Literary Conventions for the Transcription of Spoken Arabic

Conversation-analytic Approaches to Dealing with Multilingualism, Language Varieties, and Multi-script Notations

Blog post by Rahaf Farag (University of Mainz / Leibniz Institute for the German Language)

Recently, Rahaf Farag’s doctoral dissertation on

Computer-assisted transcription of Arabic-German talk-in-interaction, a methodical contribution to studies on interpreter-mediated encounters

has been published at Peter Lang.

The dissertation is based on a the TIGA corpus (Telephone Interpreting German-Arabic), which can be accessed via the Centre for Sustainable Research Data Management at the University of Hamburg:

Meyer, Bernd / Farag, Rahaf. (2023). Telephone Interpreting German-Arabic (TIGA) / Telefondolmetschen Arabisch-Deutsch (TeDo) (Version 1.0) [Data set].

Computer-assisted transcription of speech is a basic methodical tool for linguistic studies. It is notoriously difficult to reconstruct spoken language by means of writing – even more so when it is embedded in interaction processes that are polylingual and poly­dialectal. The greater the difference between the writing systems and the less the ortho­graphic standardisation of non-standard varieties, the more difficult the reconstruction. This is also true for the transcription of Arabic-German talk-in-interaction: Arabic script (right-to-left) and Latin script (left-to-right) have opposing writing directions and the established methods to transcribe Arabic data are mostly, first and foremost, concerned with the written language, thus making the data much more difficult to curate. So how can we transcribe and translate Spoken Arabic in a convenient conversation-analytic manner? Which solutions do romanisation systems offer? Under what circumstances can transcrip­tion methods and corpus technology meet the needs of interaction-oriented research? How far do current practices support the sustainability and reusability of transcribed data? This book presents self-developed solutions for a systematic approach to Spoken Arabic transcription within polylingual contexts. The data stems from audio and video recordings of interpreter-mediated counselling sessions conducted via the telephone.

● **Dataset section**:

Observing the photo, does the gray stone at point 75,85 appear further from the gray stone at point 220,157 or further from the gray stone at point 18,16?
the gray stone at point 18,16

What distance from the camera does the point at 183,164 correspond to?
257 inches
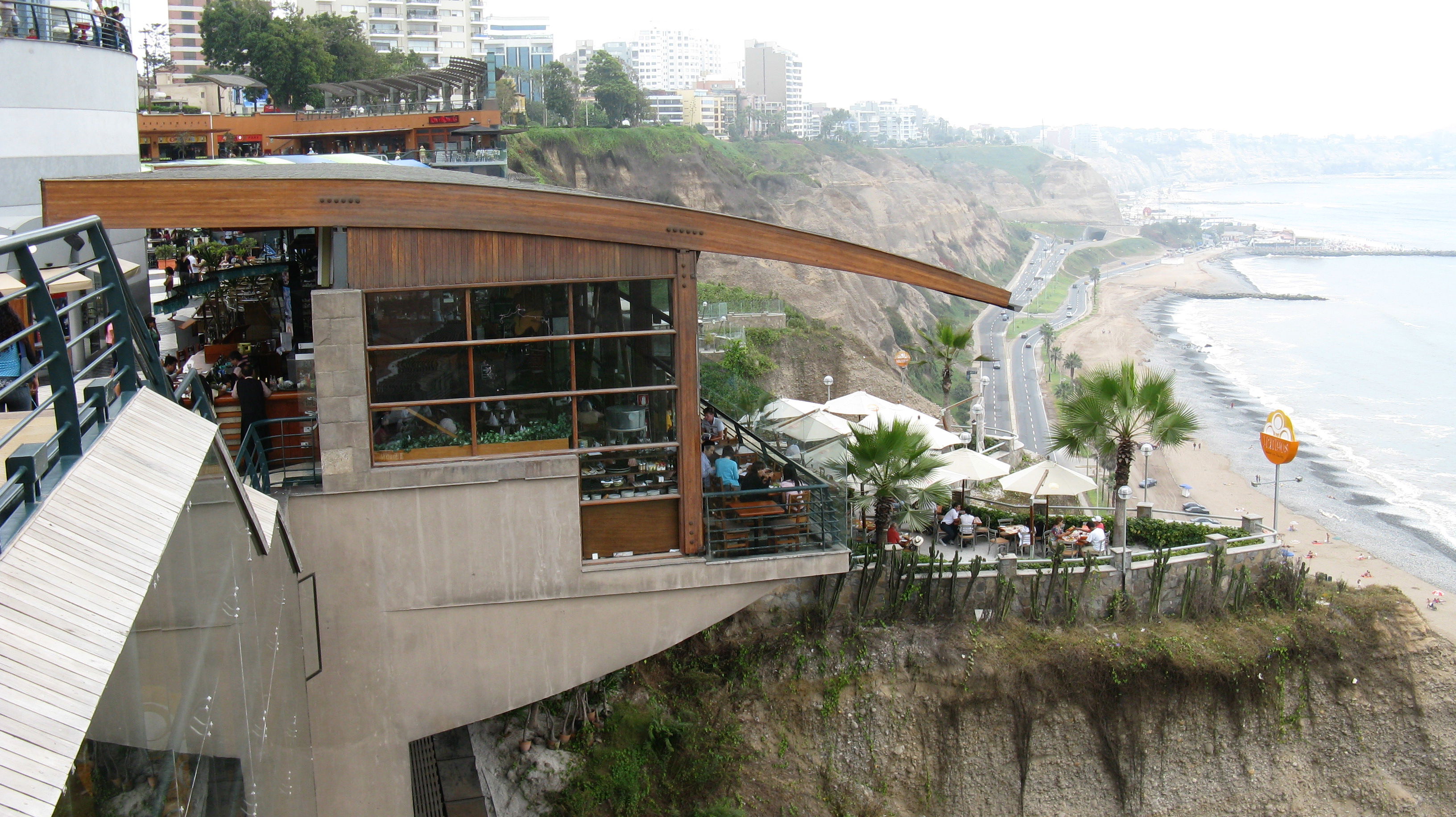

● **Written request**: Reproduce word for word the passage in the post on transcribing spoken Arabic that runs from "Meyer, Bernd /" down to "1.0) [Data set].".

● **Final result**:
Meyer, Bernd / Farag, Rahaf. (2023). Telephone Interpreting German-Arabic (TIGA) / Telefondolmetschen Arabisch-Deutsch (TeDo) (Version 1.0) [Data set].